* Begin *
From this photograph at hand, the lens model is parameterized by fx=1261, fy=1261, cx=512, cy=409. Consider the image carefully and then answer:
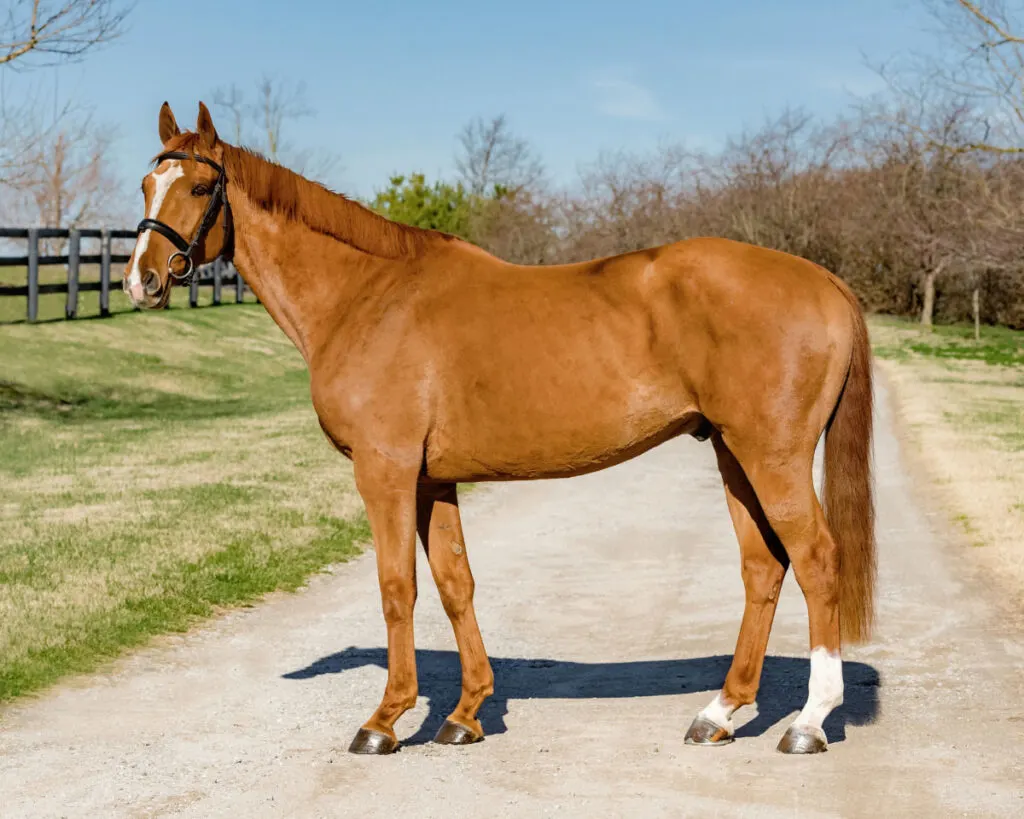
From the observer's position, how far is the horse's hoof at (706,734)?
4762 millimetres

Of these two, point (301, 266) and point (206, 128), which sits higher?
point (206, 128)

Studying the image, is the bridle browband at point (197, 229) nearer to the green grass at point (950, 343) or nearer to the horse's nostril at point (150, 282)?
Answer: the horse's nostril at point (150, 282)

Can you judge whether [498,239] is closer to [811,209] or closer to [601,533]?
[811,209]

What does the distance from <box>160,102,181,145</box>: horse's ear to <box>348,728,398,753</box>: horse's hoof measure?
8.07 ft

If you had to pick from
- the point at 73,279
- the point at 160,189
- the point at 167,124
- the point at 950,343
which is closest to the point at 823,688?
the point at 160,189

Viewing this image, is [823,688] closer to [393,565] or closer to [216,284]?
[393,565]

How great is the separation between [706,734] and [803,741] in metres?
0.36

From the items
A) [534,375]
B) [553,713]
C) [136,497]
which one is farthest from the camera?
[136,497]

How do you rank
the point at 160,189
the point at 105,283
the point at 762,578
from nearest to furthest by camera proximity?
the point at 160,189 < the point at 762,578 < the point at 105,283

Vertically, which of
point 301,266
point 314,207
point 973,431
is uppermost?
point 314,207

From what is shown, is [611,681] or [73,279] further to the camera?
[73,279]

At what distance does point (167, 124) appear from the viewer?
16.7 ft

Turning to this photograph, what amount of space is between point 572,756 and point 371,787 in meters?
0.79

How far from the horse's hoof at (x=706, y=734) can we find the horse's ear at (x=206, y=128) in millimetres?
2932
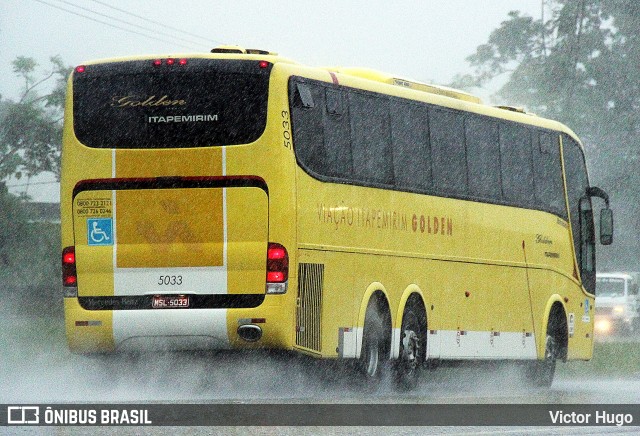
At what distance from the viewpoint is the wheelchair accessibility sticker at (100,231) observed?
* End *
_Given problem_
Copy the material word for word, starting at the line with "How far from" and continuing through the final line of the material, both ends included. Leave out the picture.

_Worked solution_
How far from the horse's hoof at (x=706, y=734) can we find the horse's ear at (x=206, y=128) in millimetres?
2932
At what distance from the viewpoint is the wheelchair accessibility sticker at (100,231) observed?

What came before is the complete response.